- [Work instruction] Below is a listing. Gather each line of it that contains "Zealand".
── Records supplied ──
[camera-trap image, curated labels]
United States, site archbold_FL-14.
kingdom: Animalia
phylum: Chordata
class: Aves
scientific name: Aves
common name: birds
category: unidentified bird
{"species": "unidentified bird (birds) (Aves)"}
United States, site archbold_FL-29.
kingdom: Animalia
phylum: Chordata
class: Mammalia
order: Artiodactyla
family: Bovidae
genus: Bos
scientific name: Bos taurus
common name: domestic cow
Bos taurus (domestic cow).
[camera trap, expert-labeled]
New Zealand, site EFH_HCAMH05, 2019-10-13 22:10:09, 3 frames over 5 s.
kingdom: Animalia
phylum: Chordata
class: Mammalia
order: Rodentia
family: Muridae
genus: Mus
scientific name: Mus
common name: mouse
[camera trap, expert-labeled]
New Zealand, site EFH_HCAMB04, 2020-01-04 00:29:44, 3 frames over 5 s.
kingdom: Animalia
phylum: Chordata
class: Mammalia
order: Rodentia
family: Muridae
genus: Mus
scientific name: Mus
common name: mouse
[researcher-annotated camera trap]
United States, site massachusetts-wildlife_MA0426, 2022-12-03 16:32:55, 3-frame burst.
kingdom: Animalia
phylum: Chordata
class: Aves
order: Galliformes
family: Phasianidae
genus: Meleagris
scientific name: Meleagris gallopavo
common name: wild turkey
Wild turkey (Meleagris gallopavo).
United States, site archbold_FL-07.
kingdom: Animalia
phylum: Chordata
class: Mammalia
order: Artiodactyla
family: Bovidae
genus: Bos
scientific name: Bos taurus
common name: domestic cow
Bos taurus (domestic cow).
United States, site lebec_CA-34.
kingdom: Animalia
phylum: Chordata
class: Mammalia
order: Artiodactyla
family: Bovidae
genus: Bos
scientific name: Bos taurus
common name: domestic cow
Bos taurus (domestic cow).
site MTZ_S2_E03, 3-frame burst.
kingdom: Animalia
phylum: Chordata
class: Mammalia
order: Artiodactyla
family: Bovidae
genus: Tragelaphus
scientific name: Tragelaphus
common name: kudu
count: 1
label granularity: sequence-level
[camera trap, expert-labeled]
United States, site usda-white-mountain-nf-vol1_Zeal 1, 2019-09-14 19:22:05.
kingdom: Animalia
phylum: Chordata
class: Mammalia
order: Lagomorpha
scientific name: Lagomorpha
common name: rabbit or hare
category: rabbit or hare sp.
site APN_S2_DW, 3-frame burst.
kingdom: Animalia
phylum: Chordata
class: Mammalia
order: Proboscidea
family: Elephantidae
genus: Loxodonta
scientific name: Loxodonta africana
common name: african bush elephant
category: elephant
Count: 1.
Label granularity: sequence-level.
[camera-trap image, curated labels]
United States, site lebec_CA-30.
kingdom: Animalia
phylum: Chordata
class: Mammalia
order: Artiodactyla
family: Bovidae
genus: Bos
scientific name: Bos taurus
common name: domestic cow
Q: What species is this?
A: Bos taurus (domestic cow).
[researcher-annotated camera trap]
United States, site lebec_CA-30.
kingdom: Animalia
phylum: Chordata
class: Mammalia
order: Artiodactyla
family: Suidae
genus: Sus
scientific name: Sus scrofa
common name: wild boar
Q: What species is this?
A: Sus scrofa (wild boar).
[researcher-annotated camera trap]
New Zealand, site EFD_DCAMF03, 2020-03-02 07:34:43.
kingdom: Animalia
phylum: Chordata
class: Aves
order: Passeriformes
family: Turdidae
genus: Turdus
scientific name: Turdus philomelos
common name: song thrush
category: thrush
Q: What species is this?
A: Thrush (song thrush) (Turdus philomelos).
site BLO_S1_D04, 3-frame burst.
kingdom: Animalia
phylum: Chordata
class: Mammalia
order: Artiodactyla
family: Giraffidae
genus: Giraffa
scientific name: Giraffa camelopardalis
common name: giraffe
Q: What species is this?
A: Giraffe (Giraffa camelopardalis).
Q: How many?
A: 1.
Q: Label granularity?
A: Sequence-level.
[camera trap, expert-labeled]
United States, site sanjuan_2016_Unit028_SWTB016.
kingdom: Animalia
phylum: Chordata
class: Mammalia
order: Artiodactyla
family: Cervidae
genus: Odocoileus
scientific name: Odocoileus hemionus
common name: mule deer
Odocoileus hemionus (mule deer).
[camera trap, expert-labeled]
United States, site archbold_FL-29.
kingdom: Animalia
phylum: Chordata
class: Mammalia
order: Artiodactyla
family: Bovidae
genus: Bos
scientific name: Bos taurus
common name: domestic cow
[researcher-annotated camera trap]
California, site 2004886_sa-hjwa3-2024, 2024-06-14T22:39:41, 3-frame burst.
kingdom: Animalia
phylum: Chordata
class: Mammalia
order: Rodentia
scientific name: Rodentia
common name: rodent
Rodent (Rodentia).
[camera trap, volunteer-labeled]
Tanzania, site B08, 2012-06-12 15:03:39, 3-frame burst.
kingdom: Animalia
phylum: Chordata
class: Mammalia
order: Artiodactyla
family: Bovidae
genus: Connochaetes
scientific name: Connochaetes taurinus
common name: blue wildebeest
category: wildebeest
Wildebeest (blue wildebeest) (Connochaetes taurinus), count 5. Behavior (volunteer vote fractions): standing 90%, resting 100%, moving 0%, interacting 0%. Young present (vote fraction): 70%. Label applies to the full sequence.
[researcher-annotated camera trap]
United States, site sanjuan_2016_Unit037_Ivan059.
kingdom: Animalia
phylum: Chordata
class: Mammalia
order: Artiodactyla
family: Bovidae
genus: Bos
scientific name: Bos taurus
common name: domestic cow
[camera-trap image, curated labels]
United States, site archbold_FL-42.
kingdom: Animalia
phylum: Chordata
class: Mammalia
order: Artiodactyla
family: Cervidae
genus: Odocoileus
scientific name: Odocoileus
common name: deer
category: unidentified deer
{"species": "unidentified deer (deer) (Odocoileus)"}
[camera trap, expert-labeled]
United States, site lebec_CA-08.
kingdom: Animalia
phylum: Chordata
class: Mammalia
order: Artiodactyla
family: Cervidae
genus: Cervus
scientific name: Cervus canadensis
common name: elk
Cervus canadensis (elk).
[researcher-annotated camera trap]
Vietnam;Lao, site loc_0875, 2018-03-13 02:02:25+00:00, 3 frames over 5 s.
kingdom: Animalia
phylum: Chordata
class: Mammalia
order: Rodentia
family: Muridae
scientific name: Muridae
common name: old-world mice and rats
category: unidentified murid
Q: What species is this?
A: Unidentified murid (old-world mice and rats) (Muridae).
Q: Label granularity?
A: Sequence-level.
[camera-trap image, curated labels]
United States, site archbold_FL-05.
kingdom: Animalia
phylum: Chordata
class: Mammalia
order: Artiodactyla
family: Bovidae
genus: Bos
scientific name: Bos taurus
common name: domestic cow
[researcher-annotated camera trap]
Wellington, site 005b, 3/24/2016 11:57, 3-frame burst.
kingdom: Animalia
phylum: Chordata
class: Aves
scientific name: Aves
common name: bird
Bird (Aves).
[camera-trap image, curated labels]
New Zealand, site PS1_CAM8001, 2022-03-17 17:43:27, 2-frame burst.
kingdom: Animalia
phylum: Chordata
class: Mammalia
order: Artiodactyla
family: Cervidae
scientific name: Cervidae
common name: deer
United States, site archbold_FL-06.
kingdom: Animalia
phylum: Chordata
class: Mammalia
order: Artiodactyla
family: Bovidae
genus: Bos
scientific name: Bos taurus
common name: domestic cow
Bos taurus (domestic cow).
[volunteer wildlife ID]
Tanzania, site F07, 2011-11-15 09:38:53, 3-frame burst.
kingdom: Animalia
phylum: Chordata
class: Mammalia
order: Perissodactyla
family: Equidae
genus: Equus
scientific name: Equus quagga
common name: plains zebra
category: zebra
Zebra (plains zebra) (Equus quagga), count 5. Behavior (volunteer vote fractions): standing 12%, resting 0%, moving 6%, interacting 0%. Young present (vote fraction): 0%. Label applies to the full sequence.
───
- [Finished exercise]
New Zealand, site EFH_HCAMH05, 2019-10-13 22:10:09, 3 frames over 5 s.
New Zealand, site EFH_HCAMB04, 2020-01-04 00:29:44, 3 frames over 5 s.
New Zealand, site EFD_DCAMF03, 2020-03-02 07:34:43.
New Zealand, site PS1_CAM8001, 2022-03-17 17:43:27, 2-frame burst.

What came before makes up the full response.